Banaag at Sikat or From Early Dawn to Full Light is one of the first literary novels written by Filipino author Lope K. Santos in the Tagalog language in 1906. As a book that was considered as the "Bible of working class Filipinos", the pages of the novel revolves around the life of Delfin, his love for a daughter of a rich landlord, while Lope K. Santos also discusses the social issues such as socialism, capitalism, and the works of the united associations of laborers.
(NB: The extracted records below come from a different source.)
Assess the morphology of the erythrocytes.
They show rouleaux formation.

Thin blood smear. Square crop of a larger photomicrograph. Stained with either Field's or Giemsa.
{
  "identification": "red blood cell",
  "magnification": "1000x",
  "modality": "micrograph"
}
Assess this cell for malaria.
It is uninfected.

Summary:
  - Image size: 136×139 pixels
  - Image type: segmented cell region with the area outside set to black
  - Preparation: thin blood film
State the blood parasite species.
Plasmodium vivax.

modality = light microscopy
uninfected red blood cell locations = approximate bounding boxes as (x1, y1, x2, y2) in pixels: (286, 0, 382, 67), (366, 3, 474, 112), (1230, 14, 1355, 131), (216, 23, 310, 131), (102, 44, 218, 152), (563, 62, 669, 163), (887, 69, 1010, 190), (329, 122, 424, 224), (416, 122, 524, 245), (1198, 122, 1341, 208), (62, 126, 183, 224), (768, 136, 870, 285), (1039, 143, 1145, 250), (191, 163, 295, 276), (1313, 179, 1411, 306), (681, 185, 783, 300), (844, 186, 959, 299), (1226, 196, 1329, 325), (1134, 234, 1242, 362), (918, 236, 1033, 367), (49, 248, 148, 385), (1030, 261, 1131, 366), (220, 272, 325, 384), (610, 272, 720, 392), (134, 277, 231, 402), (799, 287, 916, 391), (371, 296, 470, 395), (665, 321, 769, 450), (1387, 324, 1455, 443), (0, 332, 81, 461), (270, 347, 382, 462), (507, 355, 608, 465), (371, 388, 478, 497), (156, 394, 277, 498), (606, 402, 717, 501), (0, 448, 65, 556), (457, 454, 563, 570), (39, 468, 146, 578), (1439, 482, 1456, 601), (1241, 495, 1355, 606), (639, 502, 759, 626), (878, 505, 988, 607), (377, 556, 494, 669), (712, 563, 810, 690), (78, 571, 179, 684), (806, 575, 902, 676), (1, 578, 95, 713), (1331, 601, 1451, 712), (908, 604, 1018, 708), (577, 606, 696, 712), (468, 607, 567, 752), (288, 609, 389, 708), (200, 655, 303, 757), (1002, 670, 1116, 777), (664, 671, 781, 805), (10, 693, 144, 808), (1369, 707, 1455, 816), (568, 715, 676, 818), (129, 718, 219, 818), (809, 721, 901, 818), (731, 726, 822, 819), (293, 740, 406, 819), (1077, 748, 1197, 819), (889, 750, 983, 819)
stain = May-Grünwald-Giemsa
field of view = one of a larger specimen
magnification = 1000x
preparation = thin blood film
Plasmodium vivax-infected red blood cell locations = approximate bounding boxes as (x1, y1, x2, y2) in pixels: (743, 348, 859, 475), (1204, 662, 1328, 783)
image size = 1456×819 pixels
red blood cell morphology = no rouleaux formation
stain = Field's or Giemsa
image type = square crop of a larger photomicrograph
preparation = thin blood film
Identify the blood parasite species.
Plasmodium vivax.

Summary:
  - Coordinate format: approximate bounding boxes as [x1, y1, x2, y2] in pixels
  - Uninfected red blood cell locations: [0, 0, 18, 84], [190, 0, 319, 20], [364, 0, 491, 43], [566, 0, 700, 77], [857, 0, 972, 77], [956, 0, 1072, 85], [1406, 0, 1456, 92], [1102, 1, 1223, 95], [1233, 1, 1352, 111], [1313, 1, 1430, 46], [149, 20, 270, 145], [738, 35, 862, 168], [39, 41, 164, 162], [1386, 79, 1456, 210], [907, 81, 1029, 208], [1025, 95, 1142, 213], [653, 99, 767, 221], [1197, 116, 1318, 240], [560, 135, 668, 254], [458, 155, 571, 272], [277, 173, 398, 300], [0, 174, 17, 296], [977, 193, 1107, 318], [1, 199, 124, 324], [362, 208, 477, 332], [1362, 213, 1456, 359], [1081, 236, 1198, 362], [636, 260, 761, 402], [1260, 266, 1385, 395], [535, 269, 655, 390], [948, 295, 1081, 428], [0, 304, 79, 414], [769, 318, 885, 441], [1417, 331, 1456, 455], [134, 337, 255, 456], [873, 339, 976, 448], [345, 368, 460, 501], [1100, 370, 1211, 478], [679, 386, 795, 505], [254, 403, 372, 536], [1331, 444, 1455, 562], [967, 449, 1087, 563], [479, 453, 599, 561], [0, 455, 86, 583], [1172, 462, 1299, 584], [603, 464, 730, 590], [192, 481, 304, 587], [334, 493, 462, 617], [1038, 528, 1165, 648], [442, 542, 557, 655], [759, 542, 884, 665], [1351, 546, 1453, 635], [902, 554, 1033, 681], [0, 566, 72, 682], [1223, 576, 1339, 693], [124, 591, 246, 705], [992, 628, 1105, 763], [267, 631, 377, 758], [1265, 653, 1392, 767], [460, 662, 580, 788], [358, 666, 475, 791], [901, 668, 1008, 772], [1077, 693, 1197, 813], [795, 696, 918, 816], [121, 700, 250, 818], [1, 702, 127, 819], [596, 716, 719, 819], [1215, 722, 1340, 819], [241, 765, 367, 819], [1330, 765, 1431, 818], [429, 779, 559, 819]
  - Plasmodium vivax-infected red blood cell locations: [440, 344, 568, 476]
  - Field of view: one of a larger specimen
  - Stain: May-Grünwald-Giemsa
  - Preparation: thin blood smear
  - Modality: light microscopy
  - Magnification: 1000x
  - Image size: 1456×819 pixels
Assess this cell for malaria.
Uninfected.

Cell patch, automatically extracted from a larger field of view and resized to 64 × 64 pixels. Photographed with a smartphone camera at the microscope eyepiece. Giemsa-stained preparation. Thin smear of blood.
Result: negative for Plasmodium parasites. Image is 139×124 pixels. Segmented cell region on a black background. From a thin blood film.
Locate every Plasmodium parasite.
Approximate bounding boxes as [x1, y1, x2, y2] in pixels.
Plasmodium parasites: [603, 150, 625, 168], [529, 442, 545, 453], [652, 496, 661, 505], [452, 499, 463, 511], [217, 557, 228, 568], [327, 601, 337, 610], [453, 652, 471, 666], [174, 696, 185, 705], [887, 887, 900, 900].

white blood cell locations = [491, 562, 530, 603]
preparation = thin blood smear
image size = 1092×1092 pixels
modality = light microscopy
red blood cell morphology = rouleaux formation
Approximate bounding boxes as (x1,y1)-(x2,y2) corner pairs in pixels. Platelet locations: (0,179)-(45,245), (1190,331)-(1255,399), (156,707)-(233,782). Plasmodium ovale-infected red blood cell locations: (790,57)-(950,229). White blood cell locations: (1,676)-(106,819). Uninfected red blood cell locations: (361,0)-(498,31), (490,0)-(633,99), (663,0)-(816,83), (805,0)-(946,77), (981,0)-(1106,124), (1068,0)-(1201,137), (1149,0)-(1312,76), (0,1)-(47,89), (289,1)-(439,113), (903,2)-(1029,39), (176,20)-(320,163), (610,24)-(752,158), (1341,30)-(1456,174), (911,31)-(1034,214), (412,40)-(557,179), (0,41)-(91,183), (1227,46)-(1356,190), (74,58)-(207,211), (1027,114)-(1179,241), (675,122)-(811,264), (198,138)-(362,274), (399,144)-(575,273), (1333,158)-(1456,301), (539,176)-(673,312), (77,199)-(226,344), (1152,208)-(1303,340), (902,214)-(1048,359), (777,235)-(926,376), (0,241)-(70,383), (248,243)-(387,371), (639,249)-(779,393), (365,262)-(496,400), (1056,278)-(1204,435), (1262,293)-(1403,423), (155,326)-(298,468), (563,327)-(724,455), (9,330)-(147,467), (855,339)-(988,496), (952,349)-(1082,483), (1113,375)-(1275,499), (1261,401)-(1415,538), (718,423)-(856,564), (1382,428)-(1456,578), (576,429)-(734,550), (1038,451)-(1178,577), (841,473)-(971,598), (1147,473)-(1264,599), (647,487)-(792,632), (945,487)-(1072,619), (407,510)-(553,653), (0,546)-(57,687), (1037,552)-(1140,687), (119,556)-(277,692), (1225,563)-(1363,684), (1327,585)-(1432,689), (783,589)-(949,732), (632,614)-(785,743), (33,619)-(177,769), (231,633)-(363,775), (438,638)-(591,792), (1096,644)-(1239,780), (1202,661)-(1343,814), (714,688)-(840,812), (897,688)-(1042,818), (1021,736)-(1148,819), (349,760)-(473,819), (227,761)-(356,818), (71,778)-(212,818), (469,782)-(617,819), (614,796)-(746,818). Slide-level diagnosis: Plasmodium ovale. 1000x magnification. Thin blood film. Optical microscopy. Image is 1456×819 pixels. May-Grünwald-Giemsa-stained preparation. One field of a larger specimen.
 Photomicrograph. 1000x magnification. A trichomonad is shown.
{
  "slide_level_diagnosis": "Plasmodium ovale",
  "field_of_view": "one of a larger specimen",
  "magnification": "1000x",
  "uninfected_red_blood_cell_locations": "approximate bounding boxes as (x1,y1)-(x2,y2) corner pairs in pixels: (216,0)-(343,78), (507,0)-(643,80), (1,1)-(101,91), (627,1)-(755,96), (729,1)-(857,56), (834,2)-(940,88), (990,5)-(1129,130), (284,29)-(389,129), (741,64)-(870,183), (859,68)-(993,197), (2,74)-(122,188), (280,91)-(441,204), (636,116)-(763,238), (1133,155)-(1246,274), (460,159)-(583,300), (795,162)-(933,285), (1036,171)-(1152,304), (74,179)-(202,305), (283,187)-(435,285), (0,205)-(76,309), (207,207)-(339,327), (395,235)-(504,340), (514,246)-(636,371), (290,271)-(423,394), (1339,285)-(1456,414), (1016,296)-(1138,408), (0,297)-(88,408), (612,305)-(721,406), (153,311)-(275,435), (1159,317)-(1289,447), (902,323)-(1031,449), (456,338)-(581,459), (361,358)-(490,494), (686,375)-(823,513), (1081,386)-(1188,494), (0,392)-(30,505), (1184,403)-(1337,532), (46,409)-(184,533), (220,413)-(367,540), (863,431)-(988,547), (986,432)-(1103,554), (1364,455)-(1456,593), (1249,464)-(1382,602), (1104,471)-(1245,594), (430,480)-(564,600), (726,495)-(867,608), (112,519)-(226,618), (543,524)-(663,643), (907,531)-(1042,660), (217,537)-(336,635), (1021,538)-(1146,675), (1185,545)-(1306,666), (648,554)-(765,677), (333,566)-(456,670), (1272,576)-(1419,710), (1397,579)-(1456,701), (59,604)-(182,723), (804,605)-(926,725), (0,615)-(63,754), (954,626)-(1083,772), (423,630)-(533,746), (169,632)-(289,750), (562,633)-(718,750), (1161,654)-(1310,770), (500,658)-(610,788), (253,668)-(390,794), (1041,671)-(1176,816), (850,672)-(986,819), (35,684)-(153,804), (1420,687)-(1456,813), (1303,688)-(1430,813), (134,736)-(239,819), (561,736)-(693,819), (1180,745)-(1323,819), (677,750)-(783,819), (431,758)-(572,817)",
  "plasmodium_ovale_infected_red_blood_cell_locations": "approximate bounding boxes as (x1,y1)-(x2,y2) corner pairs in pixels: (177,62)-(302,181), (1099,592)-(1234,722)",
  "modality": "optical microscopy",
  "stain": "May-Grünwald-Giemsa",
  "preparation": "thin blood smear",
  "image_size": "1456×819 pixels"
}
Although a work that discusses politics in the Philippines, Banaag at Sikat is the only novel included by the Filipino critic Teodoro Agoncillo to a list of important books about Tagalog literature in 1949, because according to Agoncillo the book has a weakness but it started the system of writing a Tagalog novel. Thus, this book of Lope K. Santos paved the way on how to write other Tagalog-language novels which has a combined themes about love, livelihood, and the truthful and moving status of society. Furthermore, despite of being one of the first long narrative in the Philippines that provoked the mood of society, it also motivated the cause of the Hukbalahap (Hukbo ng Bayan Laban sa Hapon, literally the “people’s army against the Japanese occupiers” during World War II).

However, this is not the first Tagalog novel, because Lope K. Santos’ novel was published after Nena at Neneng - Nena and Neneng - (1905), which is considered as the first Tagalog novel published as a book and written by Valeriano Hernandez Peña. Still, there was another Tagalog novel, Cababalaghan ni P. Brava (literally, P. Brava’s Mistery) by Gabriel Beato Francisco, which appeared in installment on the pages of the magazine Kapatid ng Bayan (literally, Comrades of the Nation) in 1899.

The title Banaag at Sikat is translated by critics and reviewers into From Early Dawn to Full Light of the sun, a translation derived from the reviews done by Patricio N. Abinales and Donna J. Amoroso.